WAT MOET JE DOEN. Geef alleen de regels letterlijk terug, te beginnen bij de regel met "How great is" en doorlopend tot en met het einde van de items. Laat de afbeeldingen alsjeblieft weg uit je antwoord.

INHOUD DATASET.
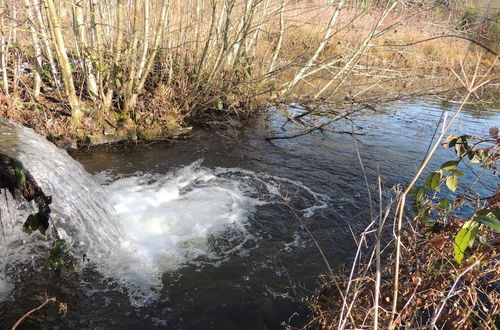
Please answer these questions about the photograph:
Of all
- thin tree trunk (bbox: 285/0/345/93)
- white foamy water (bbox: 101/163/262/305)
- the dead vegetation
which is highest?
thin tree trunk (bbox: 285/0/345/93)

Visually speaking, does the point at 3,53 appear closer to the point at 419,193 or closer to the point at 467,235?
the point at 419,193

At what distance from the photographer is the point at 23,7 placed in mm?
5645

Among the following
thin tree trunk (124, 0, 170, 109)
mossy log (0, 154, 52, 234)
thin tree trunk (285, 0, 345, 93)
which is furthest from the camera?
thin tree trunk (285, 0, 345, 93)

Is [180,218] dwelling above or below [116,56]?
below

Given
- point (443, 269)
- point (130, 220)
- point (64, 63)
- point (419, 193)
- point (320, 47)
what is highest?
point (320, 47)

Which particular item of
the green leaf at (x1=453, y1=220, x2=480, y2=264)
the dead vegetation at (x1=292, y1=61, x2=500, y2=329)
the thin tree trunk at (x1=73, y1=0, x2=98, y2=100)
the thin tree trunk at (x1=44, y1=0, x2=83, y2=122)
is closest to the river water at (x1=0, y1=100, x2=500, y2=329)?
the dead vegetation at (x1=292, y1=61, x2=500, y2=329)

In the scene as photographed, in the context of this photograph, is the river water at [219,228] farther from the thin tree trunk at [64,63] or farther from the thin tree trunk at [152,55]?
the thin tree trunk at [152,55]

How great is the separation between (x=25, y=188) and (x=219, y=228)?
95.0 inches

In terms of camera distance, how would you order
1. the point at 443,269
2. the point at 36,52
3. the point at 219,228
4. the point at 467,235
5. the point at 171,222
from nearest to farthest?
1. the point at 467,235
2. the point at 443,269
3. the point at 219,228
4. the point at 171,222
5. the point at 36,52

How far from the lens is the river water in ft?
10.2

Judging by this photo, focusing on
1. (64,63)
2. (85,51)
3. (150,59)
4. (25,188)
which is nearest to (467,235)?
(25,188)

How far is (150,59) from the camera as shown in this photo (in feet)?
22.0

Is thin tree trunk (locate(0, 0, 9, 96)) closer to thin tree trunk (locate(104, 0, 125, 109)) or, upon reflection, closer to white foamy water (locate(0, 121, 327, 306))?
thin tree trunk (locate(104, 0, 125, 109))

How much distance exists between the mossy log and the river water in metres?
1.05
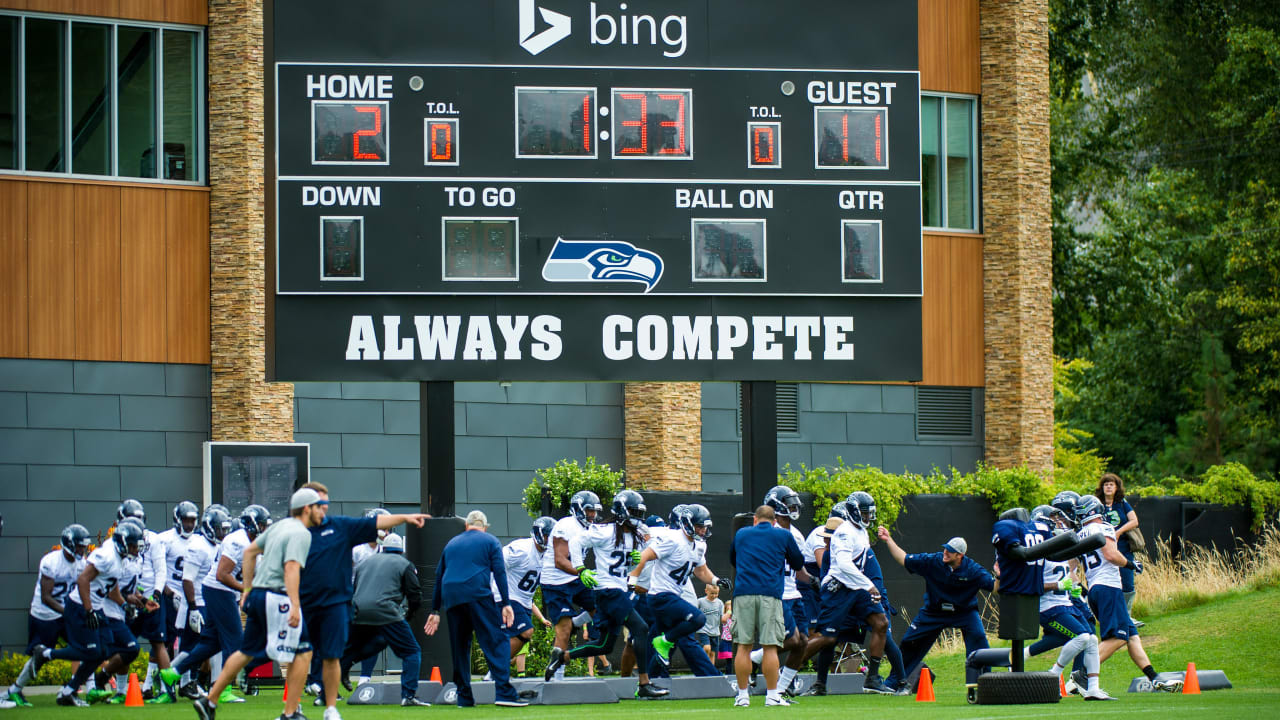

VOLLEDIGE OPLOSSING.
How great is the separation between (x=25, y=188) and (x=219, y=228)?
95.0 inches

In terms of camera distance, how would you order
1. the point at 443,269
2. the point at 36,52
3. the point at 219,228
4. the point at 467,235
5. the point at 171,222
from nearest to farthest?
1. the point at 467,235
2. the point at 443,269
3. the point at 219,228
4. the point at 171,222
5. the point at 36,52

How far from the lens is the river water in ft?
10.2

Judging by this photo, focusing on
1. (64,63)
2. (85,51)
3. (150,59)
4. (25,188)
which is nearest to (467,235)?
(25,188)

How far is (150,59) from the camera as shown in this photo (in feet)?
22.0

Is thin tree trunk (locate(0, 0, 9, 96)) closer to thin tree trunk (locate(104, 0, 125, 109)) or, upon reflection, closer to white foamy water (locate(0, 121, 327, 306))?
thin tree trunk (locate(104, 0, 125, 109))

How much distance exists between the mossy log and the river water in metres?
1.05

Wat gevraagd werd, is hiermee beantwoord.